TEXTO PROPORCIONADO —

+-------+

17.11.09

Leviatán en Liliput

Durante muchos siglos, digamos desde la paz de Westfalia (1648) hasta la Primera Guerra Mundial (1914), los seres humanos de Occidente dieron por hecho —siempre hay excepciones— que la mejor forma de organización social era el Estado nación —que no es otra cosa que el Estado moderno—. Y así, sin cuestionarse, las personas se rindieron al poder de un Leviatán, como diría Hobbes, a cambio de que el monstruo todopoderoso cuidara de su vida y propiedad.

Durante 300 años la humanidad creyó estar subida en un tren que irremediablemente dejaba atrás la incertidumbre y nos llevaba sin escalas al orden y el progreso. Sin embargo, al finalizar las dos guerras mundiales y después de los bombardeos con armas nucleares que sufrieron las ciudades japonesas de Hiroshima y Nagasaki, tras la constatación de las atrocidades nazis, la hegemonía del Estado moderno se puso finalmente en duda: ¿de verdad debemos ceder nuestra fuerza al monstruo atroz que extermina? ¿No será que la vía homogeneizadora y estática que plantea una única alternativa buena y digna de seguir, es más dañina que benéfica? ¿De verdad los excluidos —mujeres, negros, indígenas, viejos, pobres, homosexuales, etcétera...— debían seguir excluidos? ¿No sería mejor que cambiáramos nuestra relación con el Estado y limitáramos sus excesos ya no sólo con las personas, sino también, por ejemplo, con el medio ambiente?

+-------+

REQUISITOS DEL EJERCICIO —
1. Según el texto proporcionado, ¿qué dos acontecimientos marcan el inicio y el final del periodo de muchos siglos en que el Estado nación se dio por hecho?
2. Transcribe sin cambios el fragmento del texto proporcionado que va de "Durante muchos siglos, digamos" a "vida y propiedad.", ambos incluidos.
Básate únicamente en el texto proporcionado.

(Registros de un conjunto de datos)
+-------+

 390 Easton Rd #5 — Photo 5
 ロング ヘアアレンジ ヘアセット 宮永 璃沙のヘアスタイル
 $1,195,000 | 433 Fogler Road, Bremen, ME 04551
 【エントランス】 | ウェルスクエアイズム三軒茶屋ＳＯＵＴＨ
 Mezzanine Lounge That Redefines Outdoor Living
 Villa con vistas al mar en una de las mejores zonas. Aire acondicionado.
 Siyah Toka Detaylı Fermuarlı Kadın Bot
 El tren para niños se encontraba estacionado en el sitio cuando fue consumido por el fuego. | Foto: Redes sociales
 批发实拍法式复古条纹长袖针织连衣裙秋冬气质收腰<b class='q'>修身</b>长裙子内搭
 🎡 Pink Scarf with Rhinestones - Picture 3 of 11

+-------+

RESPUESTAS DADAS —
1. La paz de Westfalia (1648) y la Primera Guerra Mundial (1914).

2.
Durante muchos siglos, digamos desde la paz de Westfalia (1648) hasta la Primera Guerra Mundial (1914), los seres humanos de Occidente dieron por hecho —siempre hay excepciones— que la mejor forma de organización social era el Estado nación —que no es otra cosa que el Estado moderno—. Y así, sin cuestionarse, las personas se rindieron al poder de un Leviatán, como diría Hobbes, a cambio de que el monstruo todopoderoso cuidara de su vida y propiedad.